> _Required tasks_
A – Reproduce the passage on homeowners association directors' duties word for word, from "Construction Defects" up to and including "Code Section 7231(b).".
B – Write the next part of the passage on homeowners association directors' duties, picking up after its final sentence.

> _Supplied passage_
In the specific case of funding reserves, the director must remain focused on the best interests of the corporation. Loyalty to the corporation means subordinating personal objectives and needs to the financial requirements of the association. In this regard, Civil Code Section 5600(a) explicitly provides that the homeowners association shall levy regular and special assessments sufficient to perform its obligations under the governing documents and the Davis-Stirling Act, California Civil Code Section 4000 and following.
Where the financial needs of the association appear to be underfunded, directors may wish to engage a reserve study firm and a funding study preparer, to evaluate the major components which the association is obligated to maintain and repair, and determine appropriate sums for proper maintenance, repair and replacement in the future. Reliance on the advice of a committee, treasurer’s report, accountant or reserve study expert in this regard will bring the director within the “safe harbor” protections of Corporations Code 7231(b). The critical test of leadership is moving from the stage of reasonable inquiry and deliberation to concrete action. This requires formulating and implementing a plan, after due consideration of legal funding options and alternatives, which might include regular assessment increases, considering special assessments with and without membership approval, and bank loans. The board must then educate the membership regarding the board’s decision making process, and actively advocate the membership vote necessary to implement the board’s plan.
Construction Defects
Civil Code Section 5800(f)(1) specifically provides that the scope of duties of a director includes the decision concerning whether to conduct an investigation of the common area for latent defects prior to the expiration of the statute of limitations, and whether to sue the developer for defects in the design or construction of the project. The board’s decision whether to investigate the common area for latent defects is one that should be made after exercising reasonable inquiry as required by Corporations Code Section 7231(a), and in reliance on the advice of special consultants, such as a forensic architect or engineer, and experienced legal counsel, as contemplated by Corporations Code Section 7231(b).

> _Supplied material_
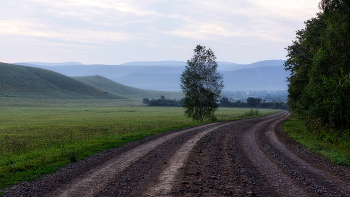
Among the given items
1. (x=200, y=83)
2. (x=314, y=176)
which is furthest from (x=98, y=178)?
(x=200, y=83)

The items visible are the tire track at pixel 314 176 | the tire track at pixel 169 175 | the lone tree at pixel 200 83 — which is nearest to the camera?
the tire track at pixel 169 175

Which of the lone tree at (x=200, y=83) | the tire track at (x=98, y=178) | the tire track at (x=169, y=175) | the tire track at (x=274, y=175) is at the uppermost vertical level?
the lone tree at (x=200, y=83)

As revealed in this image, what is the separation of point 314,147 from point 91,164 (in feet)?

> _Exercise responses_
A –
Construction Defects
Civil Code Section 5800(f)(1) specifically provides that the scope of duties of a director includes the decision concerning whether to conduct an investigation of the common area for latent defects prior to the expiration of the statute of limitations, and whether to sue the developer for defects in the design or construction of the project. The board’s decision whether to investigate the common area for latent defects is one that should be made after exercising reasonable inquiry as required by Corporations Code Section 7231(a), and in reliance on the advice of special consultants, such as a forensic architect or engineer, and experienced legal counsel, as contemplated by Corporations Code Section 7231(b).

B –
The Calderon pre-litigation alternative dispute resolution process, which is embodied in Civil Code Section 6000, and the Right to Repair Act at Civil Code Section 895 and following are important toosl allowing the board to address design and construction problems and toll the statute of limitations without stigmatizing the subdivision with litigation. Under Civil Code Sections 6000 and 5985, the board does have a duty to inform the membership of design and construction problems known in the development, and alternatives available to address these problems. Importantly, the Davis-Stirling Act does not allow the board of directors to delegate to the members the ultimate decision concerning whether or not to file a lawsuit against the project developer for defects in design or construction. This remains the sole duty and responsibility of the board of directors as acknowledged in Civil Code Section 5800.
Documenting the Exercise of Fiduciary Duty
The importance of maintaining good sets of minutes of directors’ meetings is generally understood. Nevertheless, critical decisions of the board of directors which involve potential legal liabilities for the association or board, should be given particular attention when the minutes are drafted and approved. The board has an opportunity through the minutes to carefully record its exercise of fiduciary duty. For example, a resolution of the board of directors can specifically record the inquiry made by the board, the findings received, the qualifications of the consultants contacted, the board’s reliance on the consultant’s advice and recommendations, and considerations for and against the action which were evaluated by the board of directors.
The following resolution illustrates the types of findings which a board of directors may choose to make and record as part of a resolution to levy a special assessment to fund reserves through an emergency special assessment. The resolution acts as a road map to document the board’s compliance with the business judgment rule under Corporations Code Section 7231.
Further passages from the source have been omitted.